▶ _Deine Aufgabe_: Welche Wetterverhältnisse nennt der Bericht über die Hilfsfahrt für die Strecke über die zwei Bergpässe? Zähle sie alle auf.
---- Bereitgestellter Auszug
Wir wollten aber auch den Ort des Geschehens sehen; die slowakisch-ukrainische Grenze. Daher fuhren wir weitere 1,5 Std. bis nach Vyšné Nemecké, der ein slowakischer Grenzort ist. Vor Ort waren wir sehr überrascht über die große Solidarität und Hilfsbereitschaft, die binnen weniger Tage hier angelaufen ist.

Unsere Hilfsgüter wurden begrüßt und man bat uns, diese in den Nachbarort Sobrance zu bringen, weil von dort aus die Koordination und Verteilung laufe und sie zu diesem Zeitpunkt an der Grenze gut versorgt waren. Dazu hat sich die dortige Kirche entschieden, ihren Festsaal und andere Räumlichkeiten als Depot anzubieten und somit konnten wir mit den dortigen Ehrenamtlichen ins Gespräch kommen.

Nachdem wir jedoch gesehen hatten, dass in der Slowakei die Flüchtlingshilfe sehr gut funktionierte, haben wir uns entschieden, zum Hauptflüchtlingsstrom über Liev nach Polen weiterzureisen. Dafür mussten wir vier Stunden über zwei Bergpässe fahren. Die Wetterverhältnisse waren extrem; wir hatten Schneefall, Wind, Minusgrade. Da denkt man sehr schnell an Menschen, die sich gerade auf der Flucht befinden, ganz egal wo auf dieser Welt.

Wir kamen um 21.00 Uhr im polnisch-ukrainischem Grenzort Przemyśl an, der sich nur 10 km von der Grenze zur Ukraine befindet. Auf dem Gelände eines ehemaligen Einkaufszentrums haben die polnischen Behörden erst vor wenigen Tagen die Erstversorgungsstation für die Flüchtlinge errichtet.

Die polnische Polizei eskortierte die Busse von der Grenze weg, um Frauen, Kinder und alte Menschen nach Polen zu bringen, um sie dann zu versorgen, zu informieren und ins Landesinnere oder ggf. dem Wunschort dieser Menschen zu schicken.

Jede Hilfe wird gebraucht.
--------
---- Entnommenes Material
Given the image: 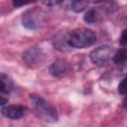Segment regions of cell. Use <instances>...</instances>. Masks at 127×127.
I'll return each mask as SVG.
<instances>
[{"label": "cell", "instance_id": "12", "mask_svg": "<svg viewBox=\"0 0 127 127\" xmlns=\"http://www.w3.org/2000/svg\"><path fill=\"white\" fill-rule=\"evenodd\" d=\"M118 92L122 95L127 96V75L121 80V82L118 85Z\"/></svg>", "mask_w": 127, "mask_h": 127}, {"label": "cell", "instance_id": "8", "mask_svg": "<svg viewBox=\"0 0 127 127\" xmlns=\"http://www.w3.org/2000/svg\"><path fill=\"white\" fill-rule=\"evenodd\" d=\"M22 24H23V26L25 28H27L29 30H36L37 27H38L35 15L31 11H28V12H26L23 15V17H22Z\"/></svg>", "mask_w": 127, "mask_h": 127}, {"label": "cell", "instance_id": "3", "mask_svg": "<svg viewBox=\"0 0 127 127\" xmlns=\"http://www.w3.org/2000/svg\"><path fill=\"white\" fill-rule=\"evenodd\" d=\"M112 55V49L109 46H101L90 53V60L96 65H103L108 62Z\"/></svg>", "mask_w": 127, "mask_h": 127}, {"label": "cell", "instance_id": "14", "mask_svg": "<svg viewBox=\"0 0 127 127\" xmlns=\"http://www.w3.org/2000/svg\"><path fill=\"white\" fill-rule=\"evenodd\" d=\"M26 4H27L26 2H19V1H14L13 2L14 7H20V6H23V5H26Z\"/></svg>", "mask_w": 127, "mask_h": 127}, {"label": "cell", "instance_id": "4", "mask_svg": "<svg viewBox=\"0 0 127 127\" xmlns=\"http://www.w3.org/2000/svg\"><path fill=\"white\" fill-rule=\"evenodd\" d=\"M44 58H45L44 53L42 52L41 49H39L37 47L30 48V49H28L23 54V60H24V62L27 64L31 65V66L41 64L43 63V61H44Z\"/></svg>", "mask_w": 127, "mask_h": 127}, {"label": "cell", "instance_id": "11", "mask_svg": "<svg viewBox=\"0 0 127 127\" xmlns=\"http://www.w3.org/2000/svg\"><path fill=\"white\" fill-rule=\"evenodd\" d=\"M88 1H73L71 2V10L76 12V13H79V12H82L87 6H88Z\"/></svg>", "mask_w": 127, "mask_h": 127}, {"label": "cell", "instance_id": "6", "mask_svg": "<svg viewBox=\"0 0 127 127\" xmlns=\"http://www.w3.org/2000/svg\"><path fill=\"white\" fill-rule=\"evenodd\" d=\"M50 73L54 76V77H58V78H61L63 76H64L67 71H68V67H67V64L62 61V60H58L56 62H54L50 68Z\"/></svg>", "mask_w": 127, "mask_h": 127}, {"label": "cell", "instance_id": "7", "mask_svg": "<svg viewBox=\"0 0 127 127\" xmlns=\"http://www.w3.org/2000/svg\"><path fill=\"white\" fill-rule=\"evenodd\" d=\"M14 89V84L11 78L5 73H1L0 75V93L1 95L9 94Z\"/></svg>", "mask_w": 127, "mask_h": 127}, {"label": "cell", "instance_id": "16", "mask_svg": "<svg viewBox=\"0 0 127 127\" xmlns=\"http://www.w3.org/2000/svg\"><path fill=\"white\" fill-rule=\"evenodd\" d=\"M125 105H126V108H127V99H126V101H125Z\"/></svg>", "mask_w": 127, "mask_h": 127}, {"label": "cell", "instance_id": "2", "mask_svg": "<svg viewBox=\"0 0 127 127\" xmlns=\"http://www.w3.org/2000/svg\"><path fill=\"white\" fill-rule=\"evenodd\" d=\"M30 100L38 112V114L46 121L54 123L58 121V112L57 109L49 103L44 98L36 95V94H30Z\"/></svg>", "mask_w": 127, "mask_h": 127}, {"label": "cell", "instance_id": "5", "mask_svg": "<svg viewBox=\"0 0 127 127\" xmlns=\"http://www.w3.org/2000/svg\"><path fill=\"white\" fill-rule=\"evenodd\" d=\"M26 107L22 105H5L1 107V113L12 120H18L24 116Z\"/></svg>", "mask_w": 127, "mask_h": 127}, {"label": "cell", "instance_id": "1", "mask_svg": "<svg viewBox=\"0 0 127 127\" xmlns=\"http://www.w3.org/2000/svg\"><path fill=\"white\" fill-rule=\"evenodd\" d=\"M96 42V35L93 31L85 28L76 29L67 38V45L75 49H84L92 46Z\"/></svg>", "mask_w": 127, "mask_h": 127}, {"label": "cell", "instance_id": "15", "mask_svg": "<svg viewBox=\"0 0 127 127\" xmlns=\"http://www.w3.org/2000/svg\"><path fill=\"white\" fill-rule=\"evenodd\" d=\"M60 3H61L60 1H53V2L48 1V2H45V4L48 5V6H51V5H57V4H60Z\"/></svg>", "mask_w": 127, "mask_h": 127}, {"label": "cell", "instance_id": "13", "mask_svg": "<svg viewBox=\"0 0 127 127\" xmlns=\"http://www.w3.org/2000/svg\"><path fill=\"white\" fill-rule=\"evenodd\" d=\"M120 44L123 47H127V29L122 32V35L120 37Z\"/></svg>", "mask_w": 127, "mask_h": 127}, {"label": "cell", "instance_id": "9", "mask_svg": "<svg viewBox=\"0 0 127 127\" xmlns=\"http://www.w3.org/2000/svg\"><path fill=\"white\" fill-rule=\"evenodd\" d=\"M113 62L116 64H123L127 62V48L118 50L113 56Z\"/></svg>", "mask_w": 127, "mask_h": 127}, {"label": "cell", "instance_id": "10", "mask_svg": "<svg viewBox=\"0 0 127 127\" xmlns=\"http://www.w3.org/2000/svg\"><path fill=\"white\" fill-rule=\"evenodd\" d=\"M83 20L87 24H94L99 20V14L95 9H90L84 14Z\"/></svg>", "mask_w": 127, "mask_h": 127}]
</instances>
--------
▶ _Das Ergebnis_: Schneefall, Wind, Minusgrade